_Udostępniony fragment_

- - -

Nasza Loteria SR - pasek na kartach artykułów

Tak wczoraj głosowała Polska

Maria Mazurek
Para prezydencka oddaje głos w wyborach w Szkole Podstawowej nr 109 w Krakowie
Para prezydencka oddaje głos w wyborach w Szkole Podstawowej nr 109 w Krakowie Michal Gaciarz / Polska Press
Wybory przebiegały spokojnie. Najpoważniejszy incydent to pożar w lokalu w Biskupinie. W Chrzanowie jeden z członków komisji był pijany. Zaniepokojony wyborca wezwał policję.

Najnowszy sondaż: PiS tuż nad granicą samodzielnych rządów

Taką decyzję podejmujemy raz na cztery lata. Wczoraj Polacy przez cały dzień wybierali Sejm i Senat.

- - -

[Zebrane wpisy z danymi]
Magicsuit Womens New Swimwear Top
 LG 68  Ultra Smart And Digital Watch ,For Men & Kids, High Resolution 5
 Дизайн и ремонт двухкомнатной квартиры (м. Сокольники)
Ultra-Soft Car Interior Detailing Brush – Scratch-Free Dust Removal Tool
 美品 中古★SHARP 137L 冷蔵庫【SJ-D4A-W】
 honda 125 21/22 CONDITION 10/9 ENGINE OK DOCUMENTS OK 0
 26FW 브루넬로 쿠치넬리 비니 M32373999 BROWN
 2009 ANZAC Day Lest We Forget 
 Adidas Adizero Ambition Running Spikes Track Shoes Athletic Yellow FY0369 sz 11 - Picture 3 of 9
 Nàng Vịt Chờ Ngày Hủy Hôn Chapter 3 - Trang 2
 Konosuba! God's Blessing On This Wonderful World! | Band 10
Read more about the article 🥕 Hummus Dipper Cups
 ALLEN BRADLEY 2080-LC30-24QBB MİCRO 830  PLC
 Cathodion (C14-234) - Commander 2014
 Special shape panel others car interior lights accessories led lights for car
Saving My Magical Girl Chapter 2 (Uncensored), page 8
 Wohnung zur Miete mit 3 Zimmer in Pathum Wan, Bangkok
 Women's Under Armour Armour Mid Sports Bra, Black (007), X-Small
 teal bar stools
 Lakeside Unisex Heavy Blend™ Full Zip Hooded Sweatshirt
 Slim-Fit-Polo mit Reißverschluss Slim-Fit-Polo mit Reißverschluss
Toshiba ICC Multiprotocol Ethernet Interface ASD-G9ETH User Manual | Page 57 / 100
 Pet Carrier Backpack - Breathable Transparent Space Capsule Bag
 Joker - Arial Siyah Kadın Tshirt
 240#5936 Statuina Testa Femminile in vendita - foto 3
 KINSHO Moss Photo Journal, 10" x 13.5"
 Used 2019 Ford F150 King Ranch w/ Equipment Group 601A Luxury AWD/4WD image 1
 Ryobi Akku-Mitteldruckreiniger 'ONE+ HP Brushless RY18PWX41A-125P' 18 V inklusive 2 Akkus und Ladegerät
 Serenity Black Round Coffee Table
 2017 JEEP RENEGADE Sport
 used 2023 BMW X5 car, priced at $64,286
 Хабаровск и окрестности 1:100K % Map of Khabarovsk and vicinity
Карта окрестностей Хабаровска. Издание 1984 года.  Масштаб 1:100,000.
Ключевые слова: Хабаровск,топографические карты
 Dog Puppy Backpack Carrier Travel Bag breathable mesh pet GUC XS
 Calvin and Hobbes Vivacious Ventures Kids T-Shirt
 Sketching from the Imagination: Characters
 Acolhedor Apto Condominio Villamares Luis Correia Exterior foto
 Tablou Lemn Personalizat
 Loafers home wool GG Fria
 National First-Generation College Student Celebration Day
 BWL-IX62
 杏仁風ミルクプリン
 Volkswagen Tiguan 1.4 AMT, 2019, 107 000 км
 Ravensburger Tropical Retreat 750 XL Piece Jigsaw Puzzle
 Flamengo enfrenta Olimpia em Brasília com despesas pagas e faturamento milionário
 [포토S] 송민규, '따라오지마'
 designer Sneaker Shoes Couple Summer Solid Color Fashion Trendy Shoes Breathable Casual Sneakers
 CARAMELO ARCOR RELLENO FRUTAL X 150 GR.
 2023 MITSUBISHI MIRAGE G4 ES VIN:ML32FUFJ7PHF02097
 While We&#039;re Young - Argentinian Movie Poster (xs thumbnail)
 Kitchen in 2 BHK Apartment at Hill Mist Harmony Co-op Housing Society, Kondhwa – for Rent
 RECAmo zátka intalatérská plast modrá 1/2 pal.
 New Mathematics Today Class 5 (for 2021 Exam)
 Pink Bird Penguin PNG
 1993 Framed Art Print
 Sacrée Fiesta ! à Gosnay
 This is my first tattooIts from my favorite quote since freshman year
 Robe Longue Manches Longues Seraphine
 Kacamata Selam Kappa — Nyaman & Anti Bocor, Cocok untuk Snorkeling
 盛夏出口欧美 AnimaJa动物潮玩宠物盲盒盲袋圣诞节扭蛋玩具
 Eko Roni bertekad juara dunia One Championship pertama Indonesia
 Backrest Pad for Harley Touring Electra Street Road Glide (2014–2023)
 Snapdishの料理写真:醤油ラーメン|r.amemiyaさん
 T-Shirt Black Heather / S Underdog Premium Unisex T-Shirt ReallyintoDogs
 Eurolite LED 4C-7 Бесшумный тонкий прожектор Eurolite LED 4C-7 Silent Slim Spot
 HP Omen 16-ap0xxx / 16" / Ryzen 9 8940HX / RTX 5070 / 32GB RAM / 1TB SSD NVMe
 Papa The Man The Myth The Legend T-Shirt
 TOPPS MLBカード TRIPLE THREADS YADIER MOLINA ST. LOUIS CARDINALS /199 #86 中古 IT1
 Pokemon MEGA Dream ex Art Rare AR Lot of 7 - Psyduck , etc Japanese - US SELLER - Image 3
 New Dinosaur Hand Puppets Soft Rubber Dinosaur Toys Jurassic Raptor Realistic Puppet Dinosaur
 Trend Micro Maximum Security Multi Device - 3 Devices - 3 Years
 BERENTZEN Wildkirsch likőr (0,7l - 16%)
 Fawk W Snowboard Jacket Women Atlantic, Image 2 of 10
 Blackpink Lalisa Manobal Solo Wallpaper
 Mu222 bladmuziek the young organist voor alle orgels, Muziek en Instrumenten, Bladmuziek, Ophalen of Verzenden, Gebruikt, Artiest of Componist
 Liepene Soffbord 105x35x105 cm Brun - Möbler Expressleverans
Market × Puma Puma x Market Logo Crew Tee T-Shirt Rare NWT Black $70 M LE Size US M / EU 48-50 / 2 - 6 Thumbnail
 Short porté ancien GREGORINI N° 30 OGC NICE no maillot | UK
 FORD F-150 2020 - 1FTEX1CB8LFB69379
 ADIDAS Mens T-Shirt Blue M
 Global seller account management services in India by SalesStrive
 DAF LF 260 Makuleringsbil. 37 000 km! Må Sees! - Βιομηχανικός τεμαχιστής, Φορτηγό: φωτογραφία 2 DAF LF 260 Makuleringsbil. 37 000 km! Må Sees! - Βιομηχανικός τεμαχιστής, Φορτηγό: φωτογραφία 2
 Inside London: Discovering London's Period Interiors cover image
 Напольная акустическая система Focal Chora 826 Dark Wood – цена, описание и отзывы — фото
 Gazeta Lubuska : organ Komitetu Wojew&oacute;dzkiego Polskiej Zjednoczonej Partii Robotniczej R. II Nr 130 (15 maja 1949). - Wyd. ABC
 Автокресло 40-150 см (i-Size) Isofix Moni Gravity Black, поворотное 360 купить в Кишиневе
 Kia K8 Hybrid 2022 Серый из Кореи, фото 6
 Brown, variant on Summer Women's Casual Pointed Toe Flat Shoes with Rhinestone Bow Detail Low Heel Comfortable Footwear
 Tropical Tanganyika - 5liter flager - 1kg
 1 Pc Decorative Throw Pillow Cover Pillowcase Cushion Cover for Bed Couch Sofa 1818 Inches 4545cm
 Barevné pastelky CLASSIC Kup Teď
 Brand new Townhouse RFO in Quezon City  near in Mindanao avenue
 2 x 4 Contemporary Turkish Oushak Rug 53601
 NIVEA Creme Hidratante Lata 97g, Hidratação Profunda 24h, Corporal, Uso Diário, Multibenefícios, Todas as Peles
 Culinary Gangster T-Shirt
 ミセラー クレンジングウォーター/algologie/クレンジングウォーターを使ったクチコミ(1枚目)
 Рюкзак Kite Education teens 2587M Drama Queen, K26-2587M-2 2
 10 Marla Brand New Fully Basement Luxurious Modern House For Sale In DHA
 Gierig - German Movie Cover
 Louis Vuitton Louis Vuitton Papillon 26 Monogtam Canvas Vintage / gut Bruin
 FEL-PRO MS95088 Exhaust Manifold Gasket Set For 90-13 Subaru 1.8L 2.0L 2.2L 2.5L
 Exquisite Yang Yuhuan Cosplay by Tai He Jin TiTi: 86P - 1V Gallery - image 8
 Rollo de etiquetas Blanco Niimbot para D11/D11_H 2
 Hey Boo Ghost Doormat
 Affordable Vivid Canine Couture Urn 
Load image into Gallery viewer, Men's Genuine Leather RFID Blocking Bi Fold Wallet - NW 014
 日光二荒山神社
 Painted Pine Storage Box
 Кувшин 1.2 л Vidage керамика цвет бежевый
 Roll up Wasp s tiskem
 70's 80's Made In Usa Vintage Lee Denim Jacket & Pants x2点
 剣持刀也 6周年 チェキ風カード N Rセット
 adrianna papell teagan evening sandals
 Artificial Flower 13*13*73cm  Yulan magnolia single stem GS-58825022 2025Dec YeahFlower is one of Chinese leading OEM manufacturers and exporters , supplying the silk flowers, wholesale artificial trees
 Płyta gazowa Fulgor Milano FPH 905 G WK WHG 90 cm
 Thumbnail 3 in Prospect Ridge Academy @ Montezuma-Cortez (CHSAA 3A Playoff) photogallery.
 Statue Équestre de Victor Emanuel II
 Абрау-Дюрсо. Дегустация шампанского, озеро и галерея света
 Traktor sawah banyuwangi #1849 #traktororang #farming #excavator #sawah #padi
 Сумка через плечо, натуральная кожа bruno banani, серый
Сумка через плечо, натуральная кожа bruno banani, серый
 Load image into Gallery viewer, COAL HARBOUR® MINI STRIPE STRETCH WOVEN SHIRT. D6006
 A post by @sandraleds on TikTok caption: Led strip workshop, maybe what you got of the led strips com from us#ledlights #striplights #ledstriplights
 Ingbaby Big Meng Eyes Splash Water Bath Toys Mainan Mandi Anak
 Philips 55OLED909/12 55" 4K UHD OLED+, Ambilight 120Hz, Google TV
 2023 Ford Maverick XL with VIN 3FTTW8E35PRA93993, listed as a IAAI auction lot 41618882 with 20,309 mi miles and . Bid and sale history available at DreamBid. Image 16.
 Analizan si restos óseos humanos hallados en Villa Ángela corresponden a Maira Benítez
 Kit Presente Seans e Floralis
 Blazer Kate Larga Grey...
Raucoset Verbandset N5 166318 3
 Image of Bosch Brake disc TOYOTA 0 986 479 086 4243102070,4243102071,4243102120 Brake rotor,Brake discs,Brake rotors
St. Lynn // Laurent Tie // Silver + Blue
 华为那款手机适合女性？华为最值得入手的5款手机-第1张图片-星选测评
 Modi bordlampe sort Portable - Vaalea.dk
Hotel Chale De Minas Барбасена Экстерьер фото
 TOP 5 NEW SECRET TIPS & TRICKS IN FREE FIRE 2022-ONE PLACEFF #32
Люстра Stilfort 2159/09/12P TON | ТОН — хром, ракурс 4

- - -

_Polecenie_
Wypisz cały artykuł o wyborach bez żadnych zmian, zachowując każde słowo i każdy znak. Wpisy pochodzą z innego źródła niż artykuł o wyborach.

_Odpowiedź pisemna_
Nasza Loteria SR - pasek na kartach artykułów

Tak wczoraj głosowała Polska

Maria Mazurek
Para prezydencka oddaje głos w wyborach w Szkole Podstawowej nr 109 w Krakowie
Para prezydencka oddaje głos w wyborach w Szkole Podstawowej nr 109 w Krakowie Michal Gaciarz / Polska Press
Wybory przebiegały spokojnie. Najpoważniejszy incydent to pożar w lokalu w Biskupinie. W Chrzanowie jeden z członków komisji był pijany. Zaniepokojony wyborca wezwał policję.

Najnowszy sondaż: PiS tuż nad granicą samodzielnych rządów

Taką decyzję podejmujemy raz na cztery lata. Wczoraj Polacy przez cały dzień wybierali Sejm i Senat.